It should be clear to all at this point that the market has, for now, shaken off any concerns about the Fed and tapering. True, when the Fed begins sending its signals again, the market will have a noticeable negative response, but it will be relatively mild and not long-lived, much like what we just witnessed last week.

At this stage of this aging but not dying bull run, the market has other concerns, bigger concerns. Right now, around the globe, in tidy rooms filled with computers, folks who manage lots of money are scouring charts, pouring over numbers, and consulting oracles trying to figure out where best to put their money to maximize returns in a market headed even higher in 2014.

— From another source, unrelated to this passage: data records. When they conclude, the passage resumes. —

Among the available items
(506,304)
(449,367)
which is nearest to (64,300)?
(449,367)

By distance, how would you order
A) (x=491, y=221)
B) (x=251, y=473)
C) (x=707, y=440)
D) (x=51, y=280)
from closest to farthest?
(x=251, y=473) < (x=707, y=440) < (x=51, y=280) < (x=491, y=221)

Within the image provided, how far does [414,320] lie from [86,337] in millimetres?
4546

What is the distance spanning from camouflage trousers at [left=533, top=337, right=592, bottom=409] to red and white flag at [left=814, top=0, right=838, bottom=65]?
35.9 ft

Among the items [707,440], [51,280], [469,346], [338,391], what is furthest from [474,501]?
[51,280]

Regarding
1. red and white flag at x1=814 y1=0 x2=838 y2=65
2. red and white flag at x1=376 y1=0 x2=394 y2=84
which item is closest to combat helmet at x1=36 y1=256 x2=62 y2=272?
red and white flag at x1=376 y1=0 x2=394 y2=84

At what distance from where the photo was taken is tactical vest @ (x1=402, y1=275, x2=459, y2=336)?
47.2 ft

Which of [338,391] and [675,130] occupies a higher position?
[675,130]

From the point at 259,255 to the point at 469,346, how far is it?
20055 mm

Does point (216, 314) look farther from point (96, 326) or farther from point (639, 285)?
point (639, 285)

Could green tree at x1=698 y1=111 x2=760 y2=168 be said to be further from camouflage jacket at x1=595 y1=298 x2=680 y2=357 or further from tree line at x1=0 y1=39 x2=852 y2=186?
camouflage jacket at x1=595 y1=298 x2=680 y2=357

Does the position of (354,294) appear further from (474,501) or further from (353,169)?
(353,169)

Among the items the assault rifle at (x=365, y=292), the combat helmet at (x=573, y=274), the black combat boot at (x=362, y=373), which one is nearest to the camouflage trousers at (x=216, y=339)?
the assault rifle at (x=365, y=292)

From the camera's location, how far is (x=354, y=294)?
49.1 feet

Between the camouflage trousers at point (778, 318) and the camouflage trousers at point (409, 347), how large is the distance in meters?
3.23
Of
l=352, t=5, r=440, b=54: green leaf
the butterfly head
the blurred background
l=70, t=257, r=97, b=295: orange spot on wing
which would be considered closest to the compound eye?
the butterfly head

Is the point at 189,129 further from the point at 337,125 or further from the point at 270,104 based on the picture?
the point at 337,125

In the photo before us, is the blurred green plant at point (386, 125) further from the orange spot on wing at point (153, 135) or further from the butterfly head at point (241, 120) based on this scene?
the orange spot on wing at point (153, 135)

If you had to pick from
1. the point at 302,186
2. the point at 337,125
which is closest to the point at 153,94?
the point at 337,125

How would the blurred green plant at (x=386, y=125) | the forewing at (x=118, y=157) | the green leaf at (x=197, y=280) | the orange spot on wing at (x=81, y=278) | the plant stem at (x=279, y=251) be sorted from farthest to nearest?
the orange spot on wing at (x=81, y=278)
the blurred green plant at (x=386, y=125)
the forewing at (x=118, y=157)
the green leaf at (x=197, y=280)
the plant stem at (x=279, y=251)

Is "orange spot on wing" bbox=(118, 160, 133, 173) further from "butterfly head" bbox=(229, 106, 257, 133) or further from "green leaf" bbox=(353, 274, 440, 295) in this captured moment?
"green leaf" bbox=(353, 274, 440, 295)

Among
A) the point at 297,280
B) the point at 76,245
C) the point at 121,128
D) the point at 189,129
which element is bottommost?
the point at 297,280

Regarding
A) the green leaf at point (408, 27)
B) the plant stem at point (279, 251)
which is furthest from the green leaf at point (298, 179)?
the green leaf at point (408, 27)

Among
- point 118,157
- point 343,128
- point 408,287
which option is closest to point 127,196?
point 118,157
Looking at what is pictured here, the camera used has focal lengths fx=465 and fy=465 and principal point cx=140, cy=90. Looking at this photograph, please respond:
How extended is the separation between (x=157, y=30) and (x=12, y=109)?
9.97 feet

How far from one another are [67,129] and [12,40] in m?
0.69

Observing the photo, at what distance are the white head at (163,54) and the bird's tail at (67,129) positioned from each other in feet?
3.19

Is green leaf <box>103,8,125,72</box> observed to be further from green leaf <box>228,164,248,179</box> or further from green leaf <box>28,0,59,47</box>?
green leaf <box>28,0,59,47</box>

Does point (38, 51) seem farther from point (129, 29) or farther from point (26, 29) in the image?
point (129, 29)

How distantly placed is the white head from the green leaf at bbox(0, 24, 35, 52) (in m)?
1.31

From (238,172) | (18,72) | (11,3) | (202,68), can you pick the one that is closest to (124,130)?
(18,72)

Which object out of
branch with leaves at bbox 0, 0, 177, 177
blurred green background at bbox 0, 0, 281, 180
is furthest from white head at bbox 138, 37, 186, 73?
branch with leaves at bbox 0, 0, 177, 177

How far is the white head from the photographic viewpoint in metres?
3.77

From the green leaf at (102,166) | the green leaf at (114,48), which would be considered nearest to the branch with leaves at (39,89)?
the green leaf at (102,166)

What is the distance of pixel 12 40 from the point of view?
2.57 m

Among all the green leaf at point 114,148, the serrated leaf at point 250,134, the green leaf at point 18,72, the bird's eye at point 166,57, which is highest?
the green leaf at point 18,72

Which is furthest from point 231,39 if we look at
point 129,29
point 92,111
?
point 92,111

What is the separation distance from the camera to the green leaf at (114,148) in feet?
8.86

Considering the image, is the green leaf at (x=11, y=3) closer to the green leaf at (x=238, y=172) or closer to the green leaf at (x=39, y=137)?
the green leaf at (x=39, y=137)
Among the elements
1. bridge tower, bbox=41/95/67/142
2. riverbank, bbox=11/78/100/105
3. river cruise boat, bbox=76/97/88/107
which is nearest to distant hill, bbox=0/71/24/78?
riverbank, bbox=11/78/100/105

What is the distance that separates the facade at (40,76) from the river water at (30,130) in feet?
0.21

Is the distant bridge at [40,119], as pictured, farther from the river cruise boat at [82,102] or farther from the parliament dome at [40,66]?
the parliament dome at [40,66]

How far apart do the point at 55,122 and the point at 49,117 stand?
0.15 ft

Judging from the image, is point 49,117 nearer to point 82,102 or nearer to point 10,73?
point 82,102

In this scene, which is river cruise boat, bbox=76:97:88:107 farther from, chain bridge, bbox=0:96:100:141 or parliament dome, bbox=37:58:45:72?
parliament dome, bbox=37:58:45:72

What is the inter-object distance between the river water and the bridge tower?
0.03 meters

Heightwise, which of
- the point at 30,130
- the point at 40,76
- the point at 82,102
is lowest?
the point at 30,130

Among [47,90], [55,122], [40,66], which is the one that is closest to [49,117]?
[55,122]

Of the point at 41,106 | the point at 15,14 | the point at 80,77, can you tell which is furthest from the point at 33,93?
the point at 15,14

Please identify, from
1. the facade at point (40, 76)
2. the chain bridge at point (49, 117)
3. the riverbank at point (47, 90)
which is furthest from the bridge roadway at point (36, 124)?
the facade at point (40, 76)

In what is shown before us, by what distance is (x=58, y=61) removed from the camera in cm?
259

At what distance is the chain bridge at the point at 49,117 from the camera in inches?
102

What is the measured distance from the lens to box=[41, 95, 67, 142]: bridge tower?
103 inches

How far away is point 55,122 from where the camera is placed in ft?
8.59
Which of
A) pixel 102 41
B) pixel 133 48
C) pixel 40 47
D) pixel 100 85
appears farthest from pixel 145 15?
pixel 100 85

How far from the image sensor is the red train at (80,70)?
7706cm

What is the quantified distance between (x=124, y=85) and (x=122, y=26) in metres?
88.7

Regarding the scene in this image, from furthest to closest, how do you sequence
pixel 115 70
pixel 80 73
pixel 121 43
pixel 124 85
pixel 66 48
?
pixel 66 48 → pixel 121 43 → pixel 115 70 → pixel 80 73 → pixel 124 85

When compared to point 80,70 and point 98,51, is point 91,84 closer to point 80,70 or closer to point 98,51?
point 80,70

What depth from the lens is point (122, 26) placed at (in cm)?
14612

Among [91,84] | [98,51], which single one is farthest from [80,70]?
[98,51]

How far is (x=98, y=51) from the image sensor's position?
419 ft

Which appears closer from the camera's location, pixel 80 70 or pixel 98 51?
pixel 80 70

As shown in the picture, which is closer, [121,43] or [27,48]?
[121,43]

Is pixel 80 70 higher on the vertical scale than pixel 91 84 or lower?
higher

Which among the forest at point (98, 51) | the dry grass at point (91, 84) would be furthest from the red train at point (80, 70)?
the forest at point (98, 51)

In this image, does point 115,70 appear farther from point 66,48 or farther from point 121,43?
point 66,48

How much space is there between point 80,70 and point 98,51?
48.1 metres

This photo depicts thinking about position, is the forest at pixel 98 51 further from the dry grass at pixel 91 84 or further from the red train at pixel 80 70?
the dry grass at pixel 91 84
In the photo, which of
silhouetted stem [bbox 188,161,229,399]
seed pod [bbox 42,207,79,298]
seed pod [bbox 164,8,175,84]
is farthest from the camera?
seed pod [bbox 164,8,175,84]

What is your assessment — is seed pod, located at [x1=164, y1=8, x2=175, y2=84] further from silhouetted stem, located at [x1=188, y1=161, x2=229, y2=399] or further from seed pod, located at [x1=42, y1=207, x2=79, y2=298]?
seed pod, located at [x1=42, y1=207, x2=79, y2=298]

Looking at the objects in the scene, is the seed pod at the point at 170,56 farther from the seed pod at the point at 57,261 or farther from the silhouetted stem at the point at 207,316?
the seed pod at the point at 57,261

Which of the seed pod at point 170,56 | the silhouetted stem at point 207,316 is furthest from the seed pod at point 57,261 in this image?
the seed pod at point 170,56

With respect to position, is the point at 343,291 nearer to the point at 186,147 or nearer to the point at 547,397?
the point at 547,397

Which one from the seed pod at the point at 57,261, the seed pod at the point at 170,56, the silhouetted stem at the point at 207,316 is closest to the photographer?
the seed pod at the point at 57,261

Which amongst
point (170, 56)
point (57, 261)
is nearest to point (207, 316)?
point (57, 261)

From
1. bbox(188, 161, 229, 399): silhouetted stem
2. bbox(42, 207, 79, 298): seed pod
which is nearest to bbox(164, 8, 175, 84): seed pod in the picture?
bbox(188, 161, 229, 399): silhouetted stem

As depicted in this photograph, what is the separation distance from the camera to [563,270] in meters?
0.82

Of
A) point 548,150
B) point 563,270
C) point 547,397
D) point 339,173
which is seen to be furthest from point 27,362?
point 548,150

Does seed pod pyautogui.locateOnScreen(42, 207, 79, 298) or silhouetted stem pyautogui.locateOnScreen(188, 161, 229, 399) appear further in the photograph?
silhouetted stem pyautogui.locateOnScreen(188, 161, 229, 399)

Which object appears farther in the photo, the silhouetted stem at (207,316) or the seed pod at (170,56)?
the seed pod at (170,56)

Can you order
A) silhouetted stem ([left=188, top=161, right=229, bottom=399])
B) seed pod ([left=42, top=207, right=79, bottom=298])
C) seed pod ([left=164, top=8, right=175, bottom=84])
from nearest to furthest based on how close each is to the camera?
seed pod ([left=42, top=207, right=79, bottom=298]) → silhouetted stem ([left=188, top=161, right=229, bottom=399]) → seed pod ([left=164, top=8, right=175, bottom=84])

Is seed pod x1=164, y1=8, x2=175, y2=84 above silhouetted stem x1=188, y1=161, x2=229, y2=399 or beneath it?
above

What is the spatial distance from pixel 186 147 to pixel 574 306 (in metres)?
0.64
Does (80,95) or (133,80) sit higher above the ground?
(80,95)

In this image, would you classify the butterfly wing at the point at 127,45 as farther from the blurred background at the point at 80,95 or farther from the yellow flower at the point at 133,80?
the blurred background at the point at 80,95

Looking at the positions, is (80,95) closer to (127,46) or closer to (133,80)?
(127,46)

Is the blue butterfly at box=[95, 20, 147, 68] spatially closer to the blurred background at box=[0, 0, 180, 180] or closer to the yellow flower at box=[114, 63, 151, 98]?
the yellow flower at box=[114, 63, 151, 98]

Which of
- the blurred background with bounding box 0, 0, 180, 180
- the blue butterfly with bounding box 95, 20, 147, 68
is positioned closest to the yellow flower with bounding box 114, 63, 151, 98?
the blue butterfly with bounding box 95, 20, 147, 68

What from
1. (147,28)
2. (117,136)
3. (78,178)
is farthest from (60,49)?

So why am I so optimistic, aside from the fact that I am me? Simply, the world economic forces are starting to congeal in such a way that has not been seen since WWII. If you remember when that war ended, Europe was in shambles, Japan was devastated, and the US was starting down the road to economic supremacy, a trip, by the way, that has brought it to here – king of the mountain. Back then, the world was transforming after destruction, just as it is transforming today after the economic destruction wrought in 2008. The big difference today, however, is the world is so economically interlocked, the transformation to a new economic age will bring fruit to even more people than the post WWII transformation brought. In short, the pie will be bigger offering more opportunity to make your money grow. This, then, is the urgency for money managers, not the stale fear about when the Fed will taper its QE program.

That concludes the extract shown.